* Instructions for the task
Down to the last line below, give the listing again exactly.

* Entries supplied
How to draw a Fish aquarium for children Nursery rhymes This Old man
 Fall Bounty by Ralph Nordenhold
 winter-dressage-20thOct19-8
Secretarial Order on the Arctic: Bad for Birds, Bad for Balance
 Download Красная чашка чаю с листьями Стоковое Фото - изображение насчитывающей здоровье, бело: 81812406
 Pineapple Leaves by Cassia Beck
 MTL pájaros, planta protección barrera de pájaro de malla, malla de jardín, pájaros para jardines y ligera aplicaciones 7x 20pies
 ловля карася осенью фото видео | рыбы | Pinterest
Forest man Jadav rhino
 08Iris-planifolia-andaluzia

* Answer box
How to draw a Fish aquarium for children Nursery rhymes This Old man
 Fall Bounty by Ralph Nordenhold
 winter-dressage-20thOct19-8
Secretarial Order on the Arctic: Bad for Birds, Bad for Balance
 Download Красная чашка чаю с листьями Стоковое Фото - изображение насчитывающей здоровье, бело: 81812406
 Pineapple Leaves by Cassia Beck
 MTL pájaros, planta protección barrera de pájaro de malla, malla de jardín, pájaros para jardines y ligera aplicaciones 7x 20pies
 ловля карася осенью фото видео | рыбы | Pinterest
Forest man Jadav rhino
 08Iris-planifolia-andaluzia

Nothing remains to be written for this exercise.